**YOUR GOAL**
Find the line with "LANDINGS CORAL CRK - Residential Lease" in the entries below, then output every line from it down to the line with "Club Car Clutch", exactly and with no pictures.

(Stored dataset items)
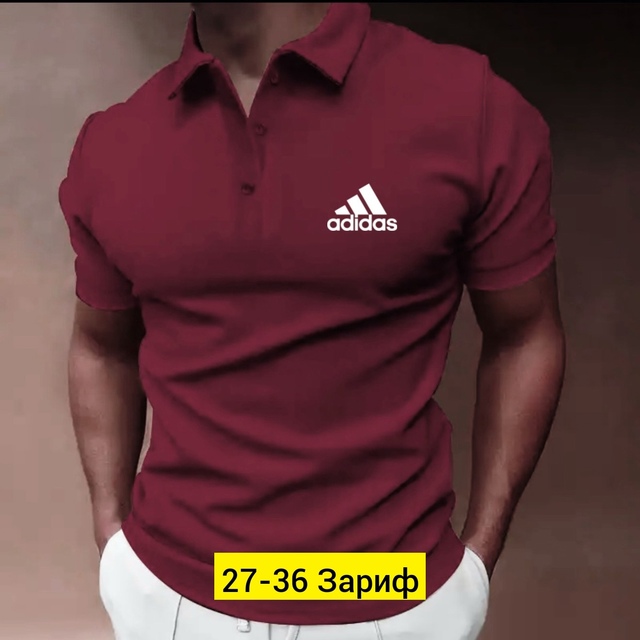 Футболка 22944203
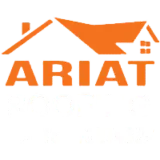 Ariat Roofing, Inc.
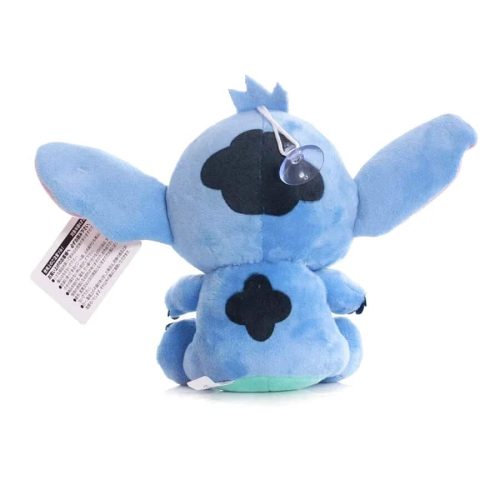 peluche stitch 2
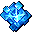 AKOnlineFR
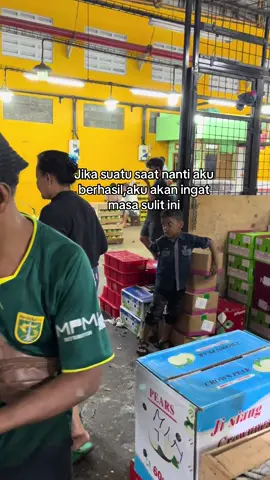 Bismillah#lewatberanda 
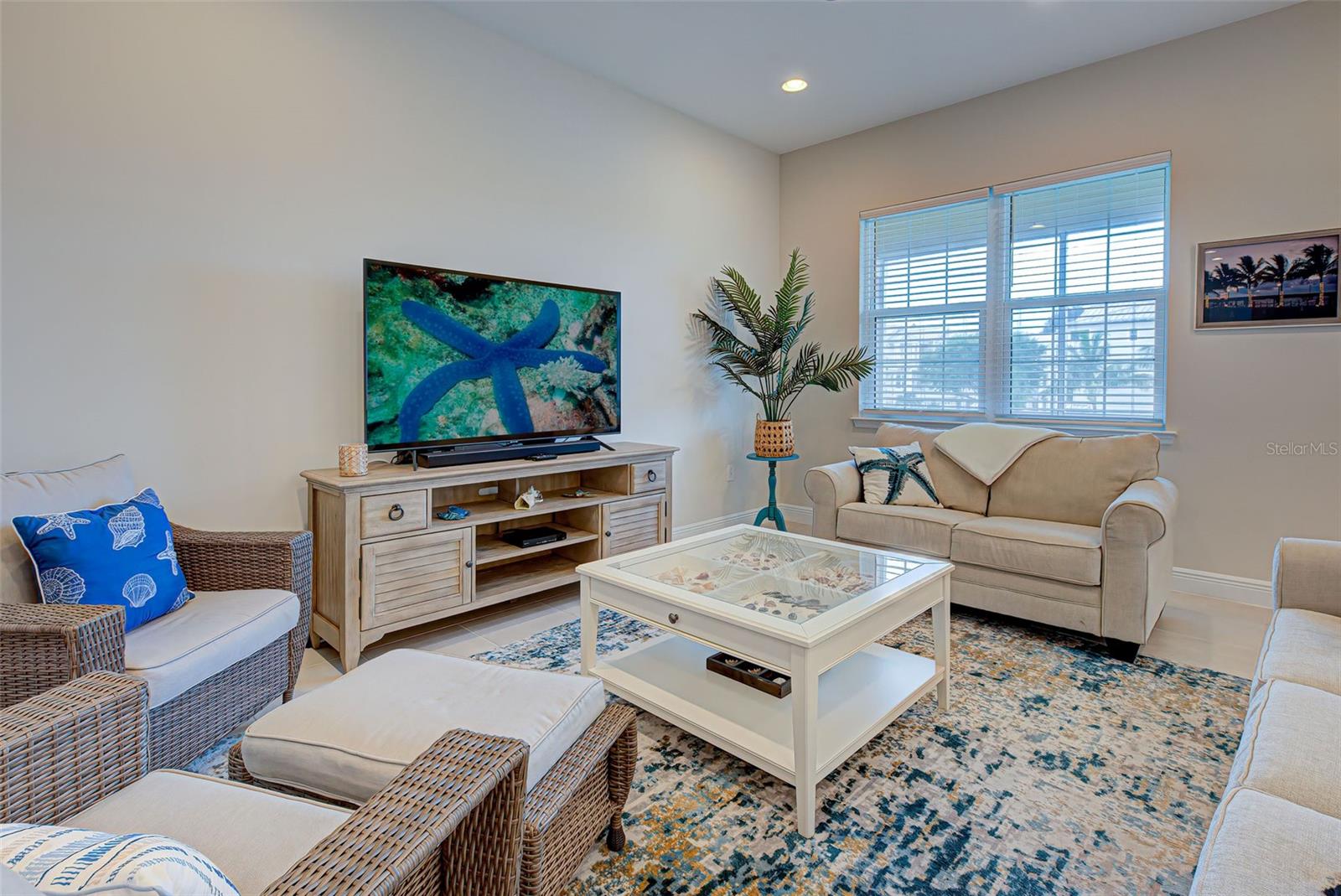 LANDINGS CORAL CRK - Residential Lease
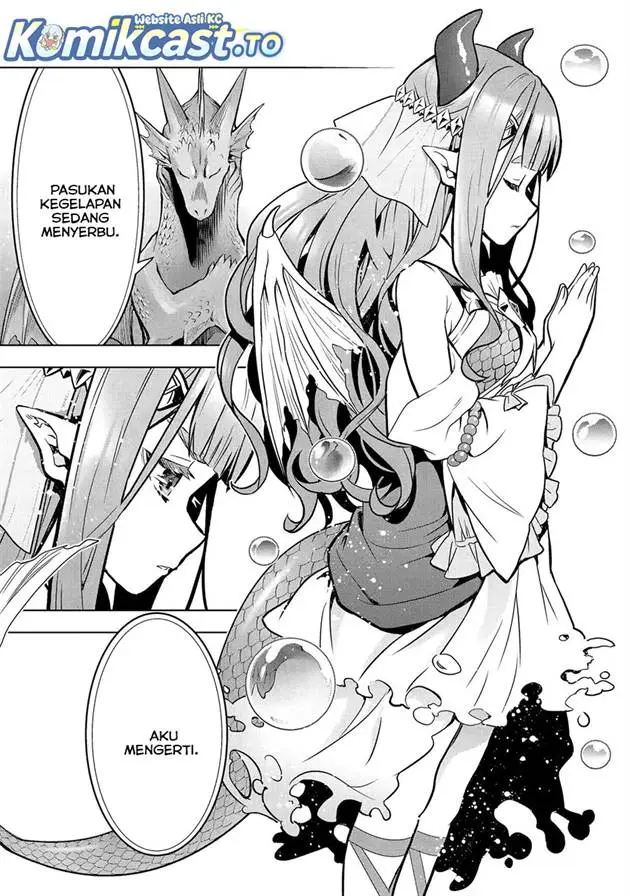 image-komik-koko-wa-ore-ni-makasete-saki-ni-ike-to-itte-kara-10-nen-ga-tattara-densetsu-ni-natteita-chapter-34-40/42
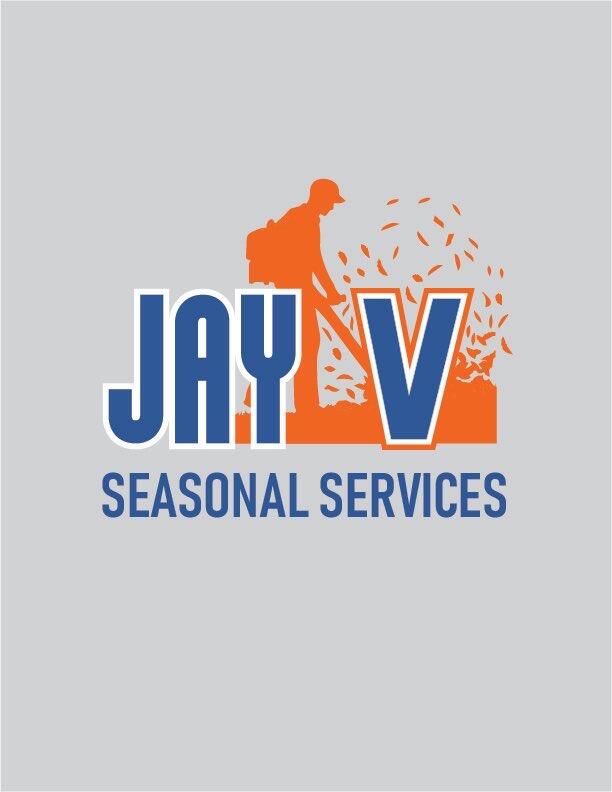 Jay V Seasonal Services Nextdoor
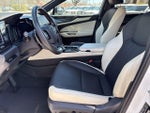 2024 NX 350 Thumbnail 19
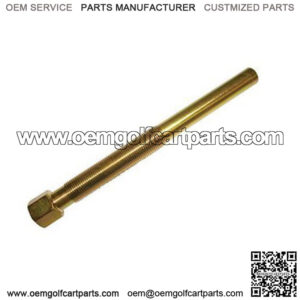 Club Car Clutch Puller (Fits all XRT950/1500/1550 4-Wheel Drive)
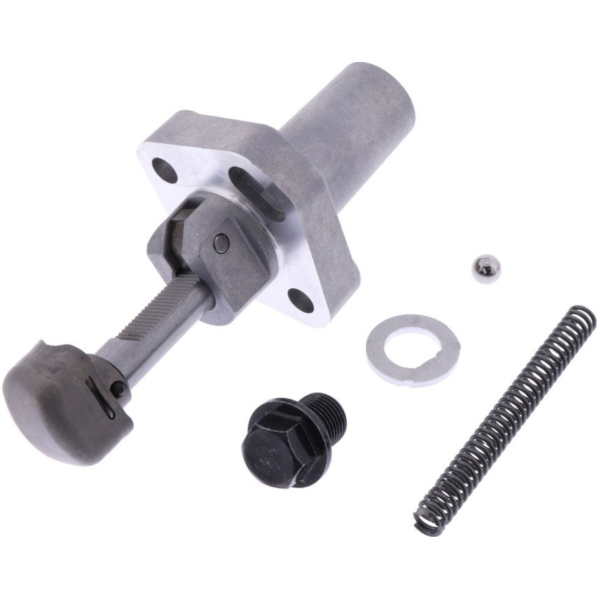 Steuerkettenspanner Originalersatzteil 1013863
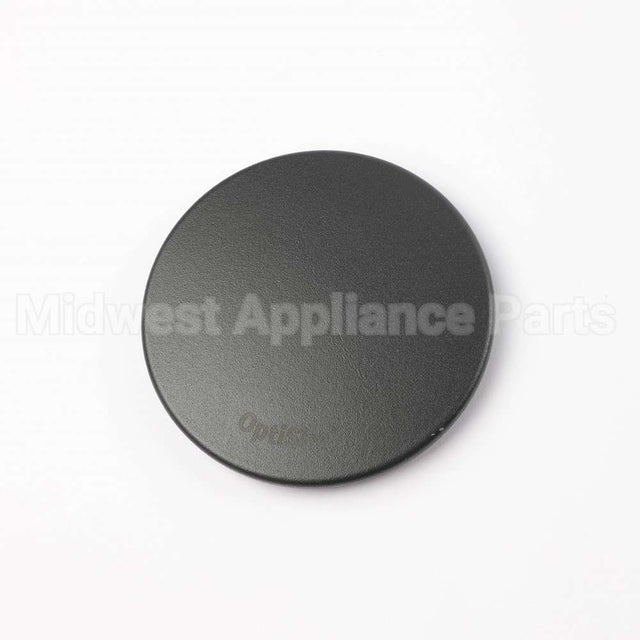 10021290 Bosch Burner Cap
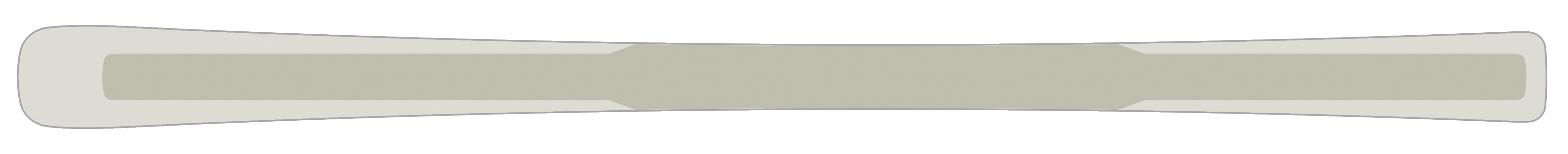 ski construction disruption 76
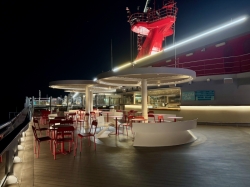 Sun Club Cafe picture Sun Club Cafe picture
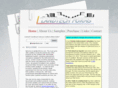 landtechforms.com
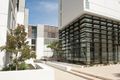 Property photo of 60/1 Freeman Loop North Fremantle WA 6159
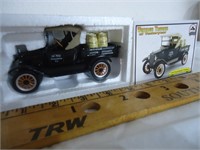 1925 Ford Model T pick up
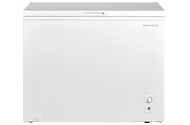 Zamrażarka Philco PCF249EMI Skrzyniowa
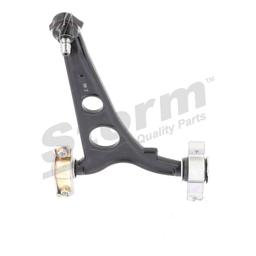 Bras de liaison, suspension de roue STORM QUALITY PARTS 34651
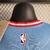 Chicago Bulls - DEROZAN #11 (19/20) - comprar online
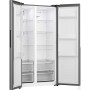 Gorenje SBS NRS917C41X C inox (20017846)
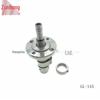 Motorcycle GL-145 Camshaft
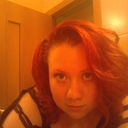 ���������� �����-���������, ���� ������� ������, 38 ���, ������������ ��� ������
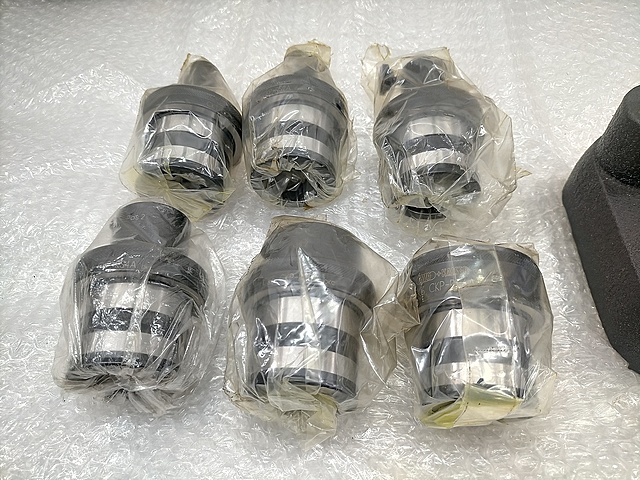 C147106 ツールプリセッター BIG CKP150ZA_3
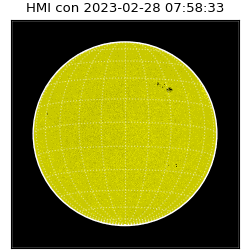 shmi - 2023-02-28T07:58:33.400000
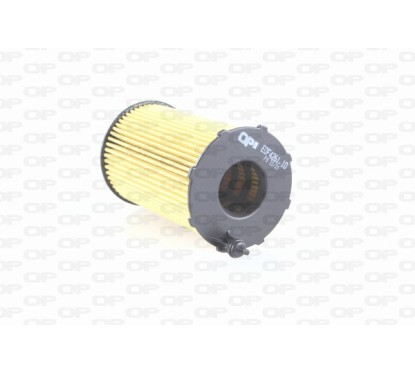 Filtro Olio EOF4261.10 - 80-EOF4261.10 - 80-EOF4261.10
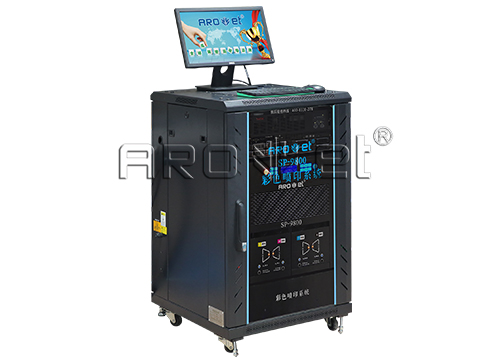 數(shù)碼彩色印刷系統(tǒng).jpg 數(shù)碼彩色印刷系統(tǒng).jpg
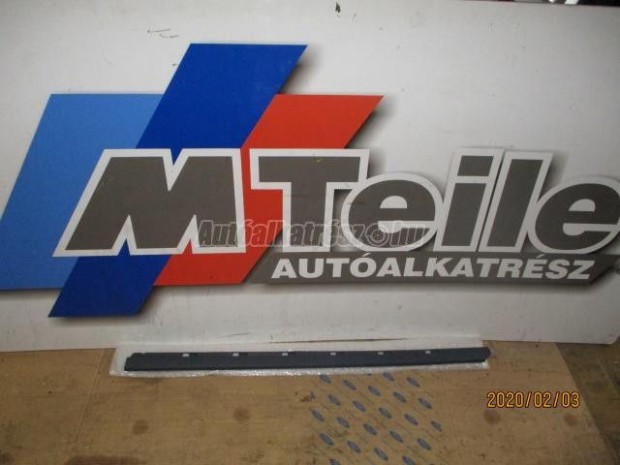 Ajt� d�szl�c - volkswagen passat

**EXPECTED ANSWER**
 LANDINGS CORAL CRK - Residential Lease
 image-komik-koko-wa-ore-ni-makasete-saki-ni-ike-to-itte-kara-10-nen-ga-tattara-densetsu-ni-natteita-chapter-34-40/42
 Jay V Seasonal Services Nextdoor
 2024 NX 350 Thumbnail 19
 Club Car Clutch Puller (Fits all XRT950/1500/1550 4-Wheel Drive)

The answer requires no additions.